С.Ю. Неклюдов
К вопросу о фольклоре и
обряде
Миф, символ, ритуал. Народы Сибири. [Сб. статей в
честь Е.С. Новик.] М.: РГГУ. 2008, с. 11-22
1.
Проблема соотношения фольклора и обряда (ритуала) . одна из
центральных проблем фольклористики. Универсальную типологию
повествовательных и обрядовых традиций предложила Е.С. Новик
[2004], которая проанализировала связь ритуального действа и
сопровождающего его текста, рассмотрела соотношение вербальных и
невербальных текстов как двух взаимосвязанных манифестаций единой
устной традиции, порожденных идентичными механизмами. Разработка
одной и той же темы различными средствами в разных областях
устной культуры дала возможность исследователю
продемонстрировать, каким именно образом происходит перекодировка
одного и того же сообщения в разных семиотических системах.
Параллелизм структуры шаманского камлания и морфологической схемы
фольклорного нарратива (по В.Я. Проппу) привел ученого к выводу
об общей «обменной» структуре, в конечном счете .
«диалогической», лежащей в основе как устного традиционного
повествования, так и обрядового «сюжета».
Существуют разные типы взаимоотношений обряда и вербального
фольклора. Прежде всего, есть обширная группа текстов, которые
вообще не фигурируют вне рамок определенного ритуала и являются
такой же его органической частью, как акциональные и предметные
компоненты. Это, например, поющиеся или рецитируемые причитания
на свадьбах и похоронах, ритуализованные диалоги, зачастую
исполняющиеся с большой долей импровизации. Тексты такого рода
имеют весьма значительную ролевую закрепленность и располагаются
в обряде в соответствии с определенной, почти не нарушаемой
последовательностью; обычно они приурочиваются к отдельным
композиционным звеньям обряда (ср. «песни начала свадьбы» и
«песни-проводы» в ее конце у монголов [Мелетинский, Неклюдов,
Новик 1994, с. 81]).
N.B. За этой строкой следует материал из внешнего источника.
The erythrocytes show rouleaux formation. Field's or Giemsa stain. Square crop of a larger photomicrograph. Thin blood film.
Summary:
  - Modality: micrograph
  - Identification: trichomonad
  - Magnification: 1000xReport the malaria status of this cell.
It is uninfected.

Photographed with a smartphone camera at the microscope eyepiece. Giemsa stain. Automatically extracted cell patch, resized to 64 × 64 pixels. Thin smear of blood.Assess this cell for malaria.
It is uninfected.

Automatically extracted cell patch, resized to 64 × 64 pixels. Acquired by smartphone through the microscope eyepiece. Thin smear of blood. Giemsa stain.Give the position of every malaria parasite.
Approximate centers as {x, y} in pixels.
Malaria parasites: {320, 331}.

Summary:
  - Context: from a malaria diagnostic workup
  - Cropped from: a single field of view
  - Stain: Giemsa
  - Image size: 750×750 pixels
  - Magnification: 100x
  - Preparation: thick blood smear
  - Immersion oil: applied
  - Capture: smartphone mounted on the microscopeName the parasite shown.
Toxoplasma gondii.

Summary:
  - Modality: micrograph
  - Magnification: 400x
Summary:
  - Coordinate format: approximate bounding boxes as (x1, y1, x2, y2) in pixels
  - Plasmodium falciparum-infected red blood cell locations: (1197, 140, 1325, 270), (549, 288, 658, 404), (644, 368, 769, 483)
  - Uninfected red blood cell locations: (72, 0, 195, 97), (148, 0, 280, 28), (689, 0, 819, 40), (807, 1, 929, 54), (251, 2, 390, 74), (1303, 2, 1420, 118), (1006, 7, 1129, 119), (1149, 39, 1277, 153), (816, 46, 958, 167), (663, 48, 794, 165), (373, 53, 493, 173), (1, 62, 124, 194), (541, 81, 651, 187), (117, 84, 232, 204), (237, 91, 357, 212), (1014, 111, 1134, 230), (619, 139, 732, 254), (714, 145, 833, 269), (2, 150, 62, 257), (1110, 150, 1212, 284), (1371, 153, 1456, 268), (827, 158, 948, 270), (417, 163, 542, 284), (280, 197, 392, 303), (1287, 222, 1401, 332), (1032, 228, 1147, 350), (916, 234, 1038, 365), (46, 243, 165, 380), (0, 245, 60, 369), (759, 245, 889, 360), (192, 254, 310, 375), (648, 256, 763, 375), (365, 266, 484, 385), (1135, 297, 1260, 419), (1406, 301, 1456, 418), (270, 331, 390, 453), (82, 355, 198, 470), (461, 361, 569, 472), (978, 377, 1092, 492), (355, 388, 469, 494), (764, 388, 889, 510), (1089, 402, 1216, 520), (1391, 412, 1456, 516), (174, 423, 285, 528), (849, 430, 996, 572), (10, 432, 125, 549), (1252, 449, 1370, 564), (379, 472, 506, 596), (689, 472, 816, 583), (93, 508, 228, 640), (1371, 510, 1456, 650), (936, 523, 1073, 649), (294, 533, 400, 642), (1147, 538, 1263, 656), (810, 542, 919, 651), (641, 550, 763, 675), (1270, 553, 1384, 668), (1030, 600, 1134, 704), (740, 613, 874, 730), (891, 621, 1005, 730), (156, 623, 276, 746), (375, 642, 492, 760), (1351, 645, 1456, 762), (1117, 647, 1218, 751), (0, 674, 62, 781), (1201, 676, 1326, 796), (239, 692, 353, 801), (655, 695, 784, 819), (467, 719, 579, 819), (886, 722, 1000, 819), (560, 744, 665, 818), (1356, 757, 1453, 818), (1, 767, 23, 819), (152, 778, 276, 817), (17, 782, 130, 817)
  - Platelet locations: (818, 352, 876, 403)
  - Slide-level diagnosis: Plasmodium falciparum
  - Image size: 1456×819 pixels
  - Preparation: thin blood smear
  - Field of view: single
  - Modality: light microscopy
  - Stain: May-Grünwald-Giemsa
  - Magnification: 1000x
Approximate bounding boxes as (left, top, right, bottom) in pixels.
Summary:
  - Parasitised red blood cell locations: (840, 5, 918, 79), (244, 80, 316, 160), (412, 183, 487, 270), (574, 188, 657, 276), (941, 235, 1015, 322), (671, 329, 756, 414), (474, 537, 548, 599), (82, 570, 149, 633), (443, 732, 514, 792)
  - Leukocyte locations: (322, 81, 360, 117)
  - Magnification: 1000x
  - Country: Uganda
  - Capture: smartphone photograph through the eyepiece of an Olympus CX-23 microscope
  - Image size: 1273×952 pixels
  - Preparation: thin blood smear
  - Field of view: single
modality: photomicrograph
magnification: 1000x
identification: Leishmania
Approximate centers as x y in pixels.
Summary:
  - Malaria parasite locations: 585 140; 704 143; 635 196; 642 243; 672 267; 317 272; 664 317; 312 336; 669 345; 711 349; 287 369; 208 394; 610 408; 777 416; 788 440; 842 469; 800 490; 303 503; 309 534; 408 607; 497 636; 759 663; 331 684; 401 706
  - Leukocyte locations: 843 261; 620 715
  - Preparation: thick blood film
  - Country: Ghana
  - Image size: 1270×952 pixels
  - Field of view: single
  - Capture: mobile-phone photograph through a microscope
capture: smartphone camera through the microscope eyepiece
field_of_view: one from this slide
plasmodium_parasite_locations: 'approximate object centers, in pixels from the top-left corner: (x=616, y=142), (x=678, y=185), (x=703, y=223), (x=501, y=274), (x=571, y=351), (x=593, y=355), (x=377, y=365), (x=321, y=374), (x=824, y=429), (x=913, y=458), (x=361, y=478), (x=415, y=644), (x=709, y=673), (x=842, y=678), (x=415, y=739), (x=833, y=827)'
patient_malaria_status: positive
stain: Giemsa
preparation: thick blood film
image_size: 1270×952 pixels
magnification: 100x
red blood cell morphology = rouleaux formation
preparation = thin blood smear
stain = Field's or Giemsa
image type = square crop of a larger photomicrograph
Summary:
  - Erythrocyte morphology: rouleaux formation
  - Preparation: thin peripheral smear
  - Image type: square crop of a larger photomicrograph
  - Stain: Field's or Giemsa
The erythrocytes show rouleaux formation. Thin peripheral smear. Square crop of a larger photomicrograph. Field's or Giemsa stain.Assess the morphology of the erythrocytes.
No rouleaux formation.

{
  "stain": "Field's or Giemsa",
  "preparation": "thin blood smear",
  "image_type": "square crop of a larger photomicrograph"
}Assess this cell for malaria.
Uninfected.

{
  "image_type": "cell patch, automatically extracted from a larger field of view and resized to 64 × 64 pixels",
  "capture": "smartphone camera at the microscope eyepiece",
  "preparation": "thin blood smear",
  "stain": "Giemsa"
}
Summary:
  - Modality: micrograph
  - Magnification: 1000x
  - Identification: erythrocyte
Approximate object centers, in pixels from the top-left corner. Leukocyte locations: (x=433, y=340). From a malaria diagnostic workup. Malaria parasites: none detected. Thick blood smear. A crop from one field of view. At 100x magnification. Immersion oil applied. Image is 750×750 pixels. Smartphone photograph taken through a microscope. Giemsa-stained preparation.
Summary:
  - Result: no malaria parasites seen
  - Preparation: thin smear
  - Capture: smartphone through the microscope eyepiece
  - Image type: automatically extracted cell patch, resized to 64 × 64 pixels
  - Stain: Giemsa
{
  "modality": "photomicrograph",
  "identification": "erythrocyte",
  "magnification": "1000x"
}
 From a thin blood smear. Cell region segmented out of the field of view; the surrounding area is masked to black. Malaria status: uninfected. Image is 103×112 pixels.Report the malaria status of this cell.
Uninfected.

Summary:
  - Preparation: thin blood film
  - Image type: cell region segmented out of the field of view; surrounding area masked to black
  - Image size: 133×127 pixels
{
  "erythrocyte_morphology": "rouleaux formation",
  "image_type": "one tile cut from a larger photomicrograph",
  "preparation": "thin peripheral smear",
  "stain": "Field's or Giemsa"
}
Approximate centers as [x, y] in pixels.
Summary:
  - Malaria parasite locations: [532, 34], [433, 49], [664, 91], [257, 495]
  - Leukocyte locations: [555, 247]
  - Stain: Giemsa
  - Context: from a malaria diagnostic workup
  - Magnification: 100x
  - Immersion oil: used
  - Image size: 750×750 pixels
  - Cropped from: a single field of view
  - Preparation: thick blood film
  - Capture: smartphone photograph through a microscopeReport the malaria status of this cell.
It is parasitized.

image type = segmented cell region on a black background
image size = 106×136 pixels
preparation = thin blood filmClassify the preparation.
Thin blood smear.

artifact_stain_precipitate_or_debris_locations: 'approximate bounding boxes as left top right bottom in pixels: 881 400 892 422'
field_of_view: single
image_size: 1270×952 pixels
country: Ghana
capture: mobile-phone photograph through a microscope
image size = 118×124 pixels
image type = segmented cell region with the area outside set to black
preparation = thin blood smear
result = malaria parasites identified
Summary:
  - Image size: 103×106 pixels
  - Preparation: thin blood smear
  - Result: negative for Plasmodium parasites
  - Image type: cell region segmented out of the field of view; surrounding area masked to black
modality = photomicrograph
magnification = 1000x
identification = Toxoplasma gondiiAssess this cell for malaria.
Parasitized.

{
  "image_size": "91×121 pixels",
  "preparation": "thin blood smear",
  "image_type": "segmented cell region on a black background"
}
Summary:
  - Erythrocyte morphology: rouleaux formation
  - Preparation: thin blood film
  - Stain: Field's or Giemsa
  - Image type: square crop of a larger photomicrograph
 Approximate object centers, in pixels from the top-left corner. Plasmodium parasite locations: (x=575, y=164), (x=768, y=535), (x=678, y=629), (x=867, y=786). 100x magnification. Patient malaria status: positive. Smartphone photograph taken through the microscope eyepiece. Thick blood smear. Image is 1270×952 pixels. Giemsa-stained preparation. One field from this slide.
Кроме того, текст может выступать как
специфический объект ритуальной деятельности (например, передача
на свадьбе в качестве части калыма некоторых особо почитаемых
песен в ойрат-калмыцких традициях [Неклюдов 2003, с. 111]). В
обряд может включаться и внеобрядовый фольклорный текст,
обретающий тем самым новую функцию. Это свидетельствует о том,
что «специально обрядовые» тексты могут возникать двояким
образом: не только складываясь непосредственно в рамках
соответствующего обряда, но также и вовлекаясь в него извне.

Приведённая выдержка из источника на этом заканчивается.